* Consigne à suivre 1
Répondez à ces questions sur l'article sur la démocratie et l'économie en Tunisie :
(a) Depuis quelle année la Tunisie a-t-elle réalisé des progrès en matière de démocratie et de libertés ?
(b) Pendant quels mois a eu lieu le confinement général mentionné ?
(c) Quelle monnaie a subi une dévaluation ?
* Consigne à suivre 2
Poursuivez l'article sur la démocratie et l'économie en Tunisie après sa dernière phrase.

* Extrait présenté
━━━━
Boubaker Ben kraiem: Jamais de démocratie et libertés, sans croissance économique!
Par Boubaker Ben kraiem - La démocratie et les libertés ne peuvent s’épanouir que dans les limites du développement économique réalisé dans le pays. Au fait, l’émancipation démocratique et les libertés vont de pair avec la prospérité économique et progressent au même rythme. D’ailleurs, un net déficit de l’un des deux secteurs par rapport au deuxième mène inéluctablement à la déflagration. En Tunisie, depuis 2011, des progrès indéniables, avec des excès même, ont été réalisés en matière de démocratie et libertés ; en revanche,la situation économique n’a pas progressé. Bien au contraire,elle a nettement régressé. Bien plus, elle est au bord de la catastrophe après la révolution. Comme un malheur n'arrive jamais seul, le pays doit faire face à une crise sanitaire d'une ampleur inédite.
N’ayant pas les moyens de contrer les effets de la pandémie du coronavirus avec toutes ses conséquences négatives, surtout, avec la deuxième vague survenue après le confinement général de mars–avril derniers, elle peine à la juguler. En effet, n’ayant pas de richesses minérales importantes, la Tunisie fait face à plusieurs défis :
a. D’abord, ses moyens financiers étant limités, elle ne pouvait, pour plusieurs raisons, satisfaire les attentes et les besoins de nos concitoyens,
b. Ensuite, sa population active étant peu nombreuse, ne lui permet pas de diversifier ses activités économiques,
c. Et puis, n’étant pas sûre de concurrencer les pays industrialisés, elle n’ose pas s’aventurer en s’engageant, ouvertement, dans le secteur industriel, ce secteur difficile, périlleux et nécessitant d’importants investissements,
d. Enfin, l’inexistence d'un contact direct avec les foules des foules entre le Pouvoir exécutif et le peuple n’arrange pas les choses : comme nous avons, grandement, besoin de certaines orientations, prises de positions,
L’année 2011 marqua le début d’un certain espoir d’améliorations au niveau de l’économie et de la vie sociale des tunisiens. Mais la situation économique est loin de répondre aux attentes avec le constat d’une transition démocratique qui est censée faire face au ralentissement de la croissance, à la baisse des investissements, à l’augmentation des inégalités entre les régions et du taux des chômeurs diplômés ainsi que la dévaluation du dinar… Les indicateurs économiques révèlent aussi que pour renouer avec la croissance, notre pays doit encore fournir de nombreux efforts et surtout travailler davantage.
━━━━
* Informations
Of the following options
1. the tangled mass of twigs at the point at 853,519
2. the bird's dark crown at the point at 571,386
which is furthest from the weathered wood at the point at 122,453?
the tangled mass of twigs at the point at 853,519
━━━━
* Votre réponse 1
(a) 2011
(b) Mars et avril
(c) Le dinar

* Votre réponse 2
Soulignons d’abord que les investisseurs sont plus réticents à s’engager dans le pays depuis la révolution à cause de l’instabilité politique, de l’insécurité et de la lourdeur de l’administration. Si les investissements dépassaient 23 % du PIB en 2011, ce taux redescendait à 21,7 % en 2016. Les séries d’attentats terroristes de 2015 se répercutent aussi sur la réduction des recettes du tourisme qui impacte à son tour sur la croissance économique. D’un autre côté, on enregistre également une baisse de valeur ajoutée des secteurs des hydrocarbures et de l’extraction des mines renforcée par la pandémie du Covid 19.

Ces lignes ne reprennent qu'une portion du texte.